Being promoted isn't the only problem women face. In
a 2003-04 survey conducted at USU in the colleges of
agriculture, natural resources, engineering and science,
tenured women reported greater isolation and greater
intention to quit, lower sense of empowerment, lower
job satisfaction and perceived they had less access
to information. They also reported worse relationship
quality with colleagues as well as conflicts with their
personal life.
"My guess would be that women who actually get
faculty positions and arrive at their goal, are really,
pretty happy," Callister said, " but it's
overtime that discouragement can set in."
Hult said many women have less time for their research
because they usually have more service assignments and
they advise more students. She said if there is only
one woman in a department, that woman is usually put
on all the committees. This makes her workload much
larger.
Callister said, for 2002-04, 16 percent of tenure-track
women in the sciences and engineering left USU. Only
4 percent of men left.
Hult said one reason women leave USU is that they feel
left "out-of-the-loop" in their departments,
forcing them to miss out on grant opportunities. This
makes it much harder for them to receive information
and resources.
"Men researchers tend to collaborate with other
men that they know, and they get the grants,"
Hult said.
Hult said before ADVANCE, no one had ever tracked how
many women were hired in each college at USU. She said
the deans of USU's colleges will be informed of
the percentages of women coming out of each degree program
and see if it matches the percentage of women they are
hiring.
A dual career assistance program will also be implemented,
Hult said.
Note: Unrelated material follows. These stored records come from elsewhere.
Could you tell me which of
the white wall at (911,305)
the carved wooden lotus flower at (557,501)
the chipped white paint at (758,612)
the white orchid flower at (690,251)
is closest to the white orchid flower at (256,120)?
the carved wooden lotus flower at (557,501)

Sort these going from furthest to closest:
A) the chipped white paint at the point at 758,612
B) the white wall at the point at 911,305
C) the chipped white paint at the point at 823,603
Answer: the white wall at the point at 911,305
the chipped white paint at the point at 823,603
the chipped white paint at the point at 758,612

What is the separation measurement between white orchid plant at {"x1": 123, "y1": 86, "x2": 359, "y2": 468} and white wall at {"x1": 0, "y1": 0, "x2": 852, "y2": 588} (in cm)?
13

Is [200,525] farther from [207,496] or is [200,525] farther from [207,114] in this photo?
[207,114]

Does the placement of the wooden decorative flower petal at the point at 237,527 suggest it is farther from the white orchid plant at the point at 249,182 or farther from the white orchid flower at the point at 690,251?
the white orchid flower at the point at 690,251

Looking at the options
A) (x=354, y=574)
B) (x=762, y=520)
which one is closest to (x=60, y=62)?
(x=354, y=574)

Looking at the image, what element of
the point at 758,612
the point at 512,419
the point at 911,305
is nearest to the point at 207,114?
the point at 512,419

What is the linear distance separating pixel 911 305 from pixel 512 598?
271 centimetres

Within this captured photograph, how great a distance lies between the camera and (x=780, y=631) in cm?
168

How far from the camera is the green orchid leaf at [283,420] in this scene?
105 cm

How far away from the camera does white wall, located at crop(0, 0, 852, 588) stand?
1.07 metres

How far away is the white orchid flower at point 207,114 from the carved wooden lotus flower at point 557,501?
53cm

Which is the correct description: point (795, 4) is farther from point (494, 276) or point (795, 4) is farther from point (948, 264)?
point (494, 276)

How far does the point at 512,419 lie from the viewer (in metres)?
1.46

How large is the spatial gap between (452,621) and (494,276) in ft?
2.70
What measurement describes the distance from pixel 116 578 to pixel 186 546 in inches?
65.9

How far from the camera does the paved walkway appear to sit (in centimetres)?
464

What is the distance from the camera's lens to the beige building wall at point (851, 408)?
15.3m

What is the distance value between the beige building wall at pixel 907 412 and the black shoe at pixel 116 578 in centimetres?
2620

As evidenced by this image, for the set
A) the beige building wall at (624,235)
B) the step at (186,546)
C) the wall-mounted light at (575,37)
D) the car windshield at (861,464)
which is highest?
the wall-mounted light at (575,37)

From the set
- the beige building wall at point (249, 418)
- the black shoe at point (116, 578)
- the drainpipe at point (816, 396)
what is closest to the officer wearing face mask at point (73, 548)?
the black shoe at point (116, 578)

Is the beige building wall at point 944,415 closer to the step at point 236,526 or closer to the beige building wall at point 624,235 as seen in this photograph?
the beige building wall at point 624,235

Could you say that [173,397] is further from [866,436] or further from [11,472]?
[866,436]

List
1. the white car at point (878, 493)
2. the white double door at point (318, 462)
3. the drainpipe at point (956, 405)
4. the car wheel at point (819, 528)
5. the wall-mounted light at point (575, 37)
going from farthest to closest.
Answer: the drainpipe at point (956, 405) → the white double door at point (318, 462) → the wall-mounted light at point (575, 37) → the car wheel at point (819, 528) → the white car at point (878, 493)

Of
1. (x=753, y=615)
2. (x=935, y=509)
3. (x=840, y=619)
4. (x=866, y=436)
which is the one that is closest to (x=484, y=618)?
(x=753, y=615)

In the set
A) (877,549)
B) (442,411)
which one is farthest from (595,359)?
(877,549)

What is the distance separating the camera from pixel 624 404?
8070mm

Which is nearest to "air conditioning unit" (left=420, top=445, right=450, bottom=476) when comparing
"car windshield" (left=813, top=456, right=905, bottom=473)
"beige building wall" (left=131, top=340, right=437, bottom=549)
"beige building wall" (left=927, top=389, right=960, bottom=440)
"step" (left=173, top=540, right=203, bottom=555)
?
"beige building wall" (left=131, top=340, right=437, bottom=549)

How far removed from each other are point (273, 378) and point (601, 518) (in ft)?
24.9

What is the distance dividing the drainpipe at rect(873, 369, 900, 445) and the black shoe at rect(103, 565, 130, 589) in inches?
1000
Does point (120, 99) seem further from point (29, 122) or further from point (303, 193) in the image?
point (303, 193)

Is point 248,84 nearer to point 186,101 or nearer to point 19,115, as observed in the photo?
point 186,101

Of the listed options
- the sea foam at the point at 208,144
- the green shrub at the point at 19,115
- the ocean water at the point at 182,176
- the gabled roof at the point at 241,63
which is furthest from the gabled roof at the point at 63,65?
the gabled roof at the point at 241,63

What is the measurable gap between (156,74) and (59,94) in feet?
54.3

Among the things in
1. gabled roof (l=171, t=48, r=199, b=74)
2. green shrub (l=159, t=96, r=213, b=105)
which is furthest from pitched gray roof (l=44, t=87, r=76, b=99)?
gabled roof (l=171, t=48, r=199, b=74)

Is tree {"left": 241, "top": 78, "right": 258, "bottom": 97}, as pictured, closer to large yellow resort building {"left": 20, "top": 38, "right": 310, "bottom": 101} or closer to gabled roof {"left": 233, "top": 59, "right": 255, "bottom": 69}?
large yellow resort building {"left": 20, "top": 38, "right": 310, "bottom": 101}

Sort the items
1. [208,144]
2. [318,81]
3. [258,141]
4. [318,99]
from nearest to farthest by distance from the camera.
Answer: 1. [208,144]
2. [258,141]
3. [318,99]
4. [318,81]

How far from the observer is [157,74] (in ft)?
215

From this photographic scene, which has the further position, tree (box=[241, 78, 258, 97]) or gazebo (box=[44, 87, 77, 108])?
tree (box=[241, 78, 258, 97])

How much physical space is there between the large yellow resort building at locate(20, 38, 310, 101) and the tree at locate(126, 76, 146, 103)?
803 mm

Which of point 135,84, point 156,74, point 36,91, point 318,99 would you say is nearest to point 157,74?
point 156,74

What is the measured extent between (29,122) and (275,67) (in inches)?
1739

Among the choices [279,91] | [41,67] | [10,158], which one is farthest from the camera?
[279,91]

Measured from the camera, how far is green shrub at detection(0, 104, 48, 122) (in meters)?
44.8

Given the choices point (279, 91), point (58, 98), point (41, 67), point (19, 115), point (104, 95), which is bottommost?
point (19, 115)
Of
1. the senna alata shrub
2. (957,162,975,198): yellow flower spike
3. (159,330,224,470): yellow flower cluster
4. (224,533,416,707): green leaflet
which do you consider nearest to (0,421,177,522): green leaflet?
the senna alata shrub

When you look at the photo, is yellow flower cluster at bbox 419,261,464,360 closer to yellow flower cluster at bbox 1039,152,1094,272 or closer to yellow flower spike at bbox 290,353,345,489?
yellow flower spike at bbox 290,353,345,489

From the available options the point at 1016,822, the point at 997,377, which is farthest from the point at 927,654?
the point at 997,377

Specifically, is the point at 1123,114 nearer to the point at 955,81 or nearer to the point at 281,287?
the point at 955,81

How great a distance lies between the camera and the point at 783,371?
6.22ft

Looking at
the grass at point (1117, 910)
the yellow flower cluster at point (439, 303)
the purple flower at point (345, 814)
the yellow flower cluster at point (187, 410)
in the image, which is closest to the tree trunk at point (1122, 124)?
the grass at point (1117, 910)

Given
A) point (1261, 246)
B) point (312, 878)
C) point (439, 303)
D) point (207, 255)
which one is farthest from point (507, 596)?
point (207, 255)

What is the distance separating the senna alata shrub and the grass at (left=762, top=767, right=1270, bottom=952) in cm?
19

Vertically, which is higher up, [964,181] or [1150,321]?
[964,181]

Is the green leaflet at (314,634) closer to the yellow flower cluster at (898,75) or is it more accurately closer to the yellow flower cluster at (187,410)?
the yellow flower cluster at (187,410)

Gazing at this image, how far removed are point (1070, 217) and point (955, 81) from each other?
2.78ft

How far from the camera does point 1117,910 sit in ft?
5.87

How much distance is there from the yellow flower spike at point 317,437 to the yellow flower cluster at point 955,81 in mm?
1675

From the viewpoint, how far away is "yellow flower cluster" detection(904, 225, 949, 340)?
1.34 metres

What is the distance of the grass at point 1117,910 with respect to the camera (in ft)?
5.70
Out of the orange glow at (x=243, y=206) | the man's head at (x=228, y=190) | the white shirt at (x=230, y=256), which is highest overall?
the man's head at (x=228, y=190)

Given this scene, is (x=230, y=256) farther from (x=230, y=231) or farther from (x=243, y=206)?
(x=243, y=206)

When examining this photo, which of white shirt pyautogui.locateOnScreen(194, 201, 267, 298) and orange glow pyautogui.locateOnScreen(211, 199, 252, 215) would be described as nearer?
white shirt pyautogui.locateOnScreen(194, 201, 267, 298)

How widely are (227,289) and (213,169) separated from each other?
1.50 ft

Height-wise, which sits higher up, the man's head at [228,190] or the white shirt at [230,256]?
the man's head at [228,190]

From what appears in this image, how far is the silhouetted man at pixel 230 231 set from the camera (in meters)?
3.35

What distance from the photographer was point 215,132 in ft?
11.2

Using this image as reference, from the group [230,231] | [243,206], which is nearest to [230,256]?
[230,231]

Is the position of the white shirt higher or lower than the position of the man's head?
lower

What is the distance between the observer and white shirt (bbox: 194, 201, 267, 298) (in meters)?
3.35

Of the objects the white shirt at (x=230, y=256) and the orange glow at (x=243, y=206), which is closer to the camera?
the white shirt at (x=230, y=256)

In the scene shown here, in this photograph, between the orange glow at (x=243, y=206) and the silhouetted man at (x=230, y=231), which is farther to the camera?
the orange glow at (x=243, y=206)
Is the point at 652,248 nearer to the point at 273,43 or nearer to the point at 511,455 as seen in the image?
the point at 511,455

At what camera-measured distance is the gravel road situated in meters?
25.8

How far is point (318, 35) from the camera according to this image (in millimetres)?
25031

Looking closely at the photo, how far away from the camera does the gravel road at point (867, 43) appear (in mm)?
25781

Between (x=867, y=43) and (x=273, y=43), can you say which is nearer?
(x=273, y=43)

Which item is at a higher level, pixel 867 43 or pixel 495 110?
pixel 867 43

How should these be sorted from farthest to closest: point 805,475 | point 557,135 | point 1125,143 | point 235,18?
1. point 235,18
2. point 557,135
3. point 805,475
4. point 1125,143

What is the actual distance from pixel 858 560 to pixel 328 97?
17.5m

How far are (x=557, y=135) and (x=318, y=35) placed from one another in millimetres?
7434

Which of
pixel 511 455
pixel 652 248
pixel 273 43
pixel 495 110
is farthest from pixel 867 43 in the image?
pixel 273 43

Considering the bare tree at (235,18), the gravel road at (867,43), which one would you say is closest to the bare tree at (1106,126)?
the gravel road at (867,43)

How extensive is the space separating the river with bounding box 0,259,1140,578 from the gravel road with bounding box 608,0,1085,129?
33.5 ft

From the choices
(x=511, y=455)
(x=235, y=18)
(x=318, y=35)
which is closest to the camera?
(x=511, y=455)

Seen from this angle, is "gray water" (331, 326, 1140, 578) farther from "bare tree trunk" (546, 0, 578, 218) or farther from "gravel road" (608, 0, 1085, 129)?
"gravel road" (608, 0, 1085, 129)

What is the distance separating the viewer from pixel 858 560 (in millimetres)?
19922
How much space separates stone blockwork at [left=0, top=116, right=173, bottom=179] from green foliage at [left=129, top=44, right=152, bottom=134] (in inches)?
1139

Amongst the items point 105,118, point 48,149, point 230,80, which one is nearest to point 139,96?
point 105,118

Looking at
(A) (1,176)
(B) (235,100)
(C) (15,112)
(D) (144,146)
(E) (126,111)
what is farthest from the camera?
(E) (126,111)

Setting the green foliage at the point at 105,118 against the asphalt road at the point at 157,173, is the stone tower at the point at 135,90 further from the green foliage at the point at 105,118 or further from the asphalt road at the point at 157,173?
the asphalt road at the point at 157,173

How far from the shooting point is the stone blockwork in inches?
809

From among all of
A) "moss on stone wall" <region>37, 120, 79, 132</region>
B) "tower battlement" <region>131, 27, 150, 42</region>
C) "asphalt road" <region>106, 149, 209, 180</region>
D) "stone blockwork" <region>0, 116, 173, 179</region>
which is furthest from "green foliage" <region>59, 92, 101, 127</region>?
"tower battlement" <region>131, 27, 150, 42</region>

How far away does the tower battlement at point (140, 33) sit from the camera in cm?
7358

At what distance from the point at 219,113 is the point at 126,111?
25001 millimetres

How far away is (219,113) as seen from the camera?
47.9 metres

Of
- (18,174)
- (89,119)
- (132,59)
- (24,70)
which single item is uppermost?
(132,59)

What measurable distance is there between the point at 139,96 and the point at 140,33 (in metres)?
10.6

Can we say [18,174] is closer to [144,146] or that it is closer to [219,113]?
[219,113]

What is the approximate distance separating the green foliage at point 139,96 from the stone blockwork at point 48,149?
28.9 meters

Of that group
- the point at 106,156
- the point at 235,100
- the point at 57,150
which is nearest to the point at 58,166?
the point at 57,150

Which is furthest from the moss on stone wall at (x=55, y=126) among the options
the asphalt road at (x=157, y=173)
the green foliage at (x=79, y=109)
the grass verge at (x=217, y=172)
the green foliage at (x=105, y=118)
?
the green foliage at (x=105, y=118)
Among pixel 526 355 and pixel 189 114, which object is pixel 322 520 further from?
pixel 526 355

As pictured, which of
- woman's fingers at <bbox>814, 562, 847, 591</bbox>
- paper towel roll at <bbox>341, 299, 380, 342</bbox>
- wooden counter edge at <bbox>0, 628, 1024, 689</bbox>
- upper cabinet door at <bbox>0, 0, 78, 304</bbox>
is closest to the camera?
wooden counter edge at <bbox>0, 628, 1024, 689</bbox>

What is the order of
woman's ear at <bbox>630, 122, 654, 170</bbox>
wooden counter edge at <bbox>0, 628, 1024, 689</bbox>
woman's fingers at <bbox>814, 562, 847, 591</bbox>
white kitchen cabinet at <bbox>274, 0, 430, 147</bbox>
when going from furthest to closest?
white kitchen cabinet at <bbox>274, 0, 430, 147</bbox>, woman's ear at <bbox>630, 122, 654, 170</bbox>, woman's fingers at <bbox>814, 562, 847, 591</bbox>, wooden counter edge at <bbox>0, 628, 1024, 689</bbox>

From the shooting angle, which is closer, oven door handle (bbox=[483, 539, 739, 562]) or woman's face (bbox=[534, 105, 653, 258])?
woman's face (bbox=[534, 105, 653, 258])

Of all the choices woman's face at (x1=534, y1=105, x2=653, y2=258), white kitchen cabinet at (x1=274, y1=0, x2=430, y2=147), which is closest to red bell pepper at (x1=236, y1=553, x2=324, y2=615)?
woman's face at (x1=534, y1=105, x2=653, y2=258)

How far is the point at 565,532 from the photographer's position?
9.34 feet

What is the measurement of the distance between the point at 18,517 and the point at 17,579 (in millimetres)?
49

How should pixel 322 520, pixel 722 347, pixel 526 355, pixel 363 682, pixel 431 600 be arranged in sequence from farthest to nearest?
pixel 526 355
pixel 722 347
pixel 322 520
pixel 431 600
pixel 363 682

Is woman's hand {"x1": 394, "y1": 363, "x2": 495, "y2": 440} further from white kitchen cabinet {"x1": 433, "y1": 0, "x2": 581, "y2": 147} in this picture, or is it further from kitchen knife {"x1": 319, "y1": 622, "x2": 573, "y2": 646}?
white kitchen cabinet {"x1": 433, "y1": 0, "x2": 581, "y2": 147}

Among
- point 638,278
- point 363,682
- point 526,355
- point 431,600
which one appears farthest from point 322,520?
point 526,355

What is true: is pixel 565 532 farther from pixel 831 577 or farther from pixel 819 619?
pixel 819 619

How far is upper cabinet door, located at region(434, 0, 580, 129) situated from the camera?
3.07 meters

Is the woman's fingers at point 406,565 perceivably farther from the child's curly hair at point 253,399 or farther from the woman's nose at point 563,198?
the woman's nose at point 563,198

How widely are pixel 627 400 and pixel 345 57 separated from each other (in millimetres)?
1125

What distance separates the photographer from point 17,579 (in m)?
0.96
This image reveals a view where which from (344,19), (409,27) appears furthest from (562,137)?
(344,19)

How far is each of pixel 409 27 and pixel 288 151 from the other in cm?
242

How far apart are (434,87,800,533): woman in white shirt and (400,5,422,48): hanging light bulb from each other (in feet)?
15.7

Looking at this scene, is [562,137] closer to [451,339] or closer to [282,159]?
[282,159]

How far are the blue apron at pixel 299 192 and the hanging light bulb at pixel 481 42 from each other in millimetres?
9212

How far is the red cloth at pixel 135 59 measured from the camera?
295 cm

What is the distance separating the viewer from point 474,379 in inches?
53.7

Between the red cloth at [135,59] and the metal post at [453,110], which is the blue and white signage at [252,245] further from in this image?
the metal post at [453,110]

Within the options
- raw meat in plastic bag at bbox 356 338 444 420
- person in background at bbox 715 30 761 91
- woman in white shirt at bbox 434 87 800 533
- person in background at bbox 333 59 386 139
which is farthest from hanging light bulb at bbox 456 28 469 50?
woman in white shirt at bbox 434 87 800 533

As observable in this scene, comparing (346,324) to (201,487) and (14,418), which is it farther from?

If a female professor's husband or partner
is a professor, he/she will also have a chance to be
hired. This will improve retention rates of women faculty.
Hult and Callister said USU is creating ways that awareness
and progress for women won't stop after the five-year
grant is up. A new position, the associate vice provost
for women's issues, has been created. Female faculty
will be able to go to this person with complaints. USU
also wants to create collaborative seed grants that
would make women more involved. They will also help
the newer professors have other professors working with
them on projects and being mentors to them. These seed
grants could help faculty gain larger grants. Callister
said they have implemented a program that brings in
an outside consultant who interviews members of a department
then, at a retreat, discusses problems and issues with
the department. ADVANCE representatives will then help
the department find resources to solve their problems.
"To try and shift the whole university to change
something is very difficult. You keep pushing, but things
happen relatively slowly," Callister said. "The
goal is to make improvements in the departments we work
with and the whole university. If we can do that then
we'll see benefits for the women faculty."